Aim: Quote the lines below word for word, starting at the line that contains "In the image" and ending with the final line.

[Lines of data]
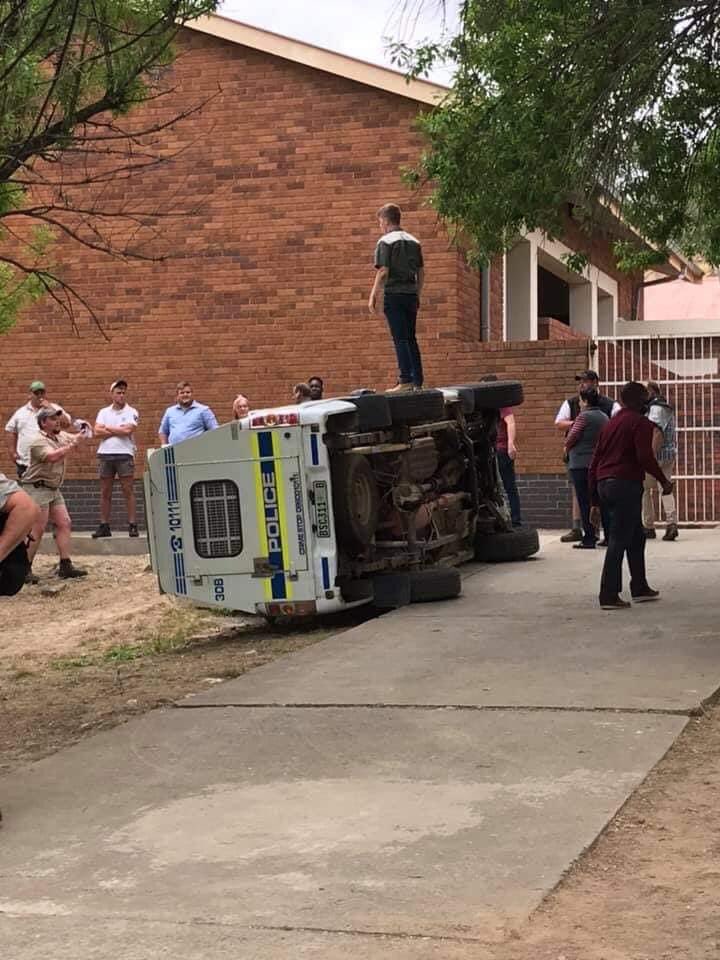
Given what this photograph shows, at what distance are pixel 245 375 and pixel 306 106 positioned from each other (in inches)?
137

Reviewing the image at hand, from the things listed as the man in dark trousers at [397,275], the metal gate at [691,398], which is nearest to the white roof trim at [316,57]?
the metal gate at [691,398]

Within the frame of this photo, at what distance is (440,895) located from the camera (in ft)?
16.7

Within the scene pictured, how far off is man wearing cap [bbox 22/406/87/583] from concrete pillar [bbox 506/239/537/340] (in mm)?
7769

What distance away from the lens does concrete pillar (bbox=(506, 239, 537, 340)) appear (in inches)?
853

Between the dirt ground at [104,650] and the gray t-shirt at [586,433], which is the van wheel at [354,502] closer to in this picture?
the dirt ground at [104,650]

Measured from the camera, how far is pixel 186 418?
1778 cm

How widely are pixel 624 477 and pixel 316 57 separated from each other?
9.71m

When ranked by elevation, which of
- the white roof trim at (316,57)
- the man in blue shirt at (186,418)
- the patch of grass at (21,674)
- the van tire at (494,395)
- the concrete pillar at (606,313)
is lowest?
the patch of grass at (21,674)

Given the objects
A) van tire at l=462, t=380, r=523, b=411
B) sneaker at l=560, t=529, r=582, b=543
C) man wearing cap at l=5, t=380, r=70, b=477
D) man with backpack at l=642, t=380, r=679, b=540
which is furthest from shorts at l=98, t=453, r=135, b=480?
man with backpack at l=642, t=380, r=679, b=540

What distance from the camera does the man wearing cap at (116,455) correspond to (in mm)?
18797

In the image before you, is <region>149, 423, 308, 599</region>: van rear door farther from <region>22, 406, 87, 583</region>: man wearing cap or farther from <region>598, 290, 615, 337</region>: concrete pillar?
<region>598, 290, 615, 337</region>: concrete pillar

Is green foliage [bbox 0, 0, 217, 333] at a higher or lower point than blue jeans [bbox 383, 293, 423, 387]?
higher

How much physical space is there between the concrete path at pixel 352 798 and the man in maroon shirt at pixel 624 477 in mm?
959

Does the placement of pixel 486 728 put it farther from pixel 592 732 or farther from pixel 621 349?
pixel 621 349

The completed task:
In the image before you, is <region>149, 423, 308, 599</region>: van rear door farther from <region>22, 406, 87, 583</region>: man wearing cap or farther from <region>598, 290, 615, 337</region>: concrete pillar?
<region>598, 290, 615, 337</region>: concrete pillar

Is green foliage [bbox 0, 0, 217, 333] at a higher or lower point than blue jeans [bbox 383, 293, 423, 387]?
higher

How much physical space is there between the concrete path at pixel 352 798 and the man in maroon shirt at pixel 624 477 in mm?
959

Does the placement of pixel 486 728 put it farther from pixel 592 732 or farther from pixel 621 349?
pixel 621 349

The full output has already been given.